Three questions to the project team
What was the particular challenge of the project from a UX point of view?
The biggest UX challenge was designing a roleplay that felt real enough to matter but safe enough to learn. We had to balance psychological safety with real-time decision-making pressure—without overwhelming the user.
Creating a conversational flow that felt human, structured, and adaptive was another layer of complexity. We also had to simplify feedback loops so that even low scorers left feeling empowered, not demotivated.
Designing for both high-performing veterans and nervous new hires, all within one system, required a razor-sharp UX strategy.
What was your personal highlight in the development process? Was there an aha!-moment, was there a low point?
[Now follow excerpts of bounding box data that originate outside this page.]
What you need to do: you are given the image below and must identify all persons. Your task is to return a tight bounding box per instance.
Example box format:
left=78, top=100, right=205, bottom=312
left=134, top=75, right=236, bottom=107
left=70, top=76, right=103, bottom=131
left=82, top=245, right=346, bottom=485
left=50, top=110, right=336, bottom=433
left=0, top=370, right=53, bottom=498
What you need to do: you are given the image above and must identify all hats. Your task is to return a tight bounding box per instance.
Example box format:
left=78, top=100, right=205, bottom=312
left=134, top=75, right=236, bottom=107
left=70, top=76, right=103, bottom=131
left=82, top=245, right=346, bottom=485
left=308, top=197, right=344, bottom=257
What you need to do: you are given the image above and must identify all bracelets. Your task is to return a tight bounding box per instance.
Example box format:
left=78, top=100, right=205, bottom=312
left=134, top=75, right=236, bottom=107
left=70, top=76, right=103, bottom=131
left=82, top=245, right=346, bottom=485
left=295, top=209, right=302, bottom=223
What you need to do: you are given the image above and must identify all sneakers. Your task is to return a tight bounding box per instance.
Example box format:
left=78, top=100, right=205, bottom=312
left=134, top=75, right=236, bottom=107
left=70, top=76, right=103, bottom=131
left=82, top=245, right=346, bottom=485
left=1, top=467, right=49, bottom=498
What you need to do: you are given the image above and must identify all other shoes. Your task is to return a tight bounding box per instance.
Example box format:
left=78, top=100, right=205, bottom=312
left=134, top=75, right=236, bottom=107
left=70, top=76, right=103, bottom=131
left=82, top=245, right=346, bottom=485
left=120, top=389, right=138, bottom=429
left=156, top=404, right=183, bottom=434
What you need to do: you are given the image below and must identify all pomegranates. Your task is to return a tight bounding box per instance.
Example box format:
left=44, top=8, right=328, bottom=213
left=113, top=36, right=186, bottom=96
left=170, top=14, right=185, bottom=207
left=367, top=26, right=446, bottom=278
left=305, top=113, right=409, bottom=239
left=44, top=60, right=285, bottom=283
The aha! moment came when early testers—despite low scores—rated the experience 5 stars. That was proof that people valued growth over perfection, and that design could make learning feel safe and satisfying.
A low point was in the early prototype, where the roleplay felt robotic and stiff—users didn’t relate to the scenarios. We had to go back and rework the tone, pacing, and structure completely. But once we nailed that natural, conversational flow, the entire product started coming alive.
Where do you see yourself and the project in the next five years?
Five years from now, I see AI Roleplay as a category-defining learning feature—not just in dealerships, but across industries. It could power onboarding, compliance, even leadership coaching—anywhere behavior matters more than memory.
Personally, I’d love to keep pushing Pen on Paper toward building intelligent, intuitive tools that bridge business outcomes with human-centered design. This project was proof that design can drive real performance—not just pretty interfaces. And we’re just getting started.